━━ EXTRAIT DU TEXTE ━━

François-Xavier Fauvelle et Anne Lafont : « L’Afrique est présente dans tous les passés »

L’historien et archéologue dirige, avec l’historienne de l’art, « L’Afrique et le monde », à la fois histoire mondiale du continent et histoire africaine du monde. Le professeur au Collège de France signe également une enquête sur l’empire du Mâli et une nouvelle édition de son livre manifeste de 2013, « Le Rhinocéros d’or ».

Le Monde – Pas moins de trois ouvrages, en cette rentrée, pour l’historien et archéologue François-Xavier Fauvelle. Le premier, Les Masques et la mosquée, qui porte sur le Mâli médiéval, est une reprise de son cours de 2021 au Collège de France, où il occupe la chaire Histoire et archéologie des mondes africains. Le deuxième est une réédition augmentée du déjà classique Rhinocéros d’or, qui balaie les siècles d’or du Moyen Age africain (VIIIe-XVe siècle), époque où le continent était au cœur du commerce mondial entre l’Europe et l’Asie.

Quant au troisième, L’Afrique et le monde : histoires renouées, qu’il codirige avec l’historienne de l’art Anne Lafont, directrice d’études à l’Ecole des hautes études en sciences sociales, il regroupe une dizaine de contributions témoignant du virage pris au sein de la discipline afin d’offrir une approche plus globale, et interdisciplinaire, de l’histoire de l’Afrique. Ce qui, à rebours, permet de relire l’histoire de l’Europe pour y inclure sa part africaine. Explications.

 

Dans « L’Afrique et le monde », ­l’histoire africaine est double. Elle concerne les présences africaines dans le monde, mais aussi les ­présences du monde en Afrique. Pourquoi insister sur la nécessité de lier les deux ?

 

François-Xavier Fauvelle : Ce livre est né d’une proposition qui m’avait été faite d’écrire une histoire mondiale de l’Afrique. Assez vite, il m’est apparu qu’il fallait faire quelque chose qui soit à la fois une histoire mondiale de l’Afrique et une histoire africaine du monde, qui réfléchisse à ce que les sociétés africaines ont fait au monde et à ce que le monde a fait en Afrique. Car non seulement les ­sociétés africaines ont une histoire – c’est une évidence ! – mais elles ont toujours été présentes avec d’autres sociétés du monde dans tous les passés.

━━━

* BUT DE L’EXERCICE:
Poursuivez l’entretien sur la place de l’Afrique dans l’histoire du monde en reprenant juste après sa dernière phrase.

━━ JEU DE DONNÉES ━━

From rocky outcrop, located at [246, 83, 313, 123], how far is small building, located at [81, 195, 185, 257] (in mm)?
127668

━━━

* RÉPONSE:
Cette double démarche nous amène à réinterroger des régions que l’on croit très bien connaître. « Afrique » est un mot, un concept, qui a une histoire moderne, ainsi que l’a démontré Valentin-Yves Mudimbe dans L’Invention de l’Afrique [1988 ; Présence africaine, 2021]. Mais le concept de « monde » également. L’intérêt, c’est de montrer que ces inventions se sont produites en même temps : ce sont deux artefacts de la modernité globale du monde dans lequel nous vivons depuis le début de la traite atlantique, et qui a désormais plus de quatre siècles.

 

Ce qui vous amène à intégrer ce que, depuis les travaux de l’historien et sociologue britannique Paul Gilroy, on appelle « l’Atlantique noir » – cet espace qui s’est dessiné, avec la traite des esclaves, entre l’Afrique et les diasporas en Amérique et en Europe – comme faisant pleinement partie de cette Afrique plurielle…

 

Anne Lafont : L’Atlantique noir est pensé comme le moyen de s’ouvrir intellectuellement à la possibilité que l’Afrique, à l’époque de l’esclavage, n’ait pas été passive. Car il y a toutes sortes de stratégies individuelles et collectives qui ont eu un impact dans la construction des sociétés à venir dès le XVIe siècle. L’Atlantique noir n’est pas seulement géographique. Il permet de suivre la contribution des sociétés africaines au Nouveau Monde, d’un point de vue artistique, économique, politique et social.

 

En élargissant certaines notions comme le Moyen Age pour y intégrer l’Afrique et penser un Moyen Age ­global, n’y a-t-il pas le risque de plaquer une grille de lecture européenne sur une histoire africaine dont la ­temporalité serait autre ?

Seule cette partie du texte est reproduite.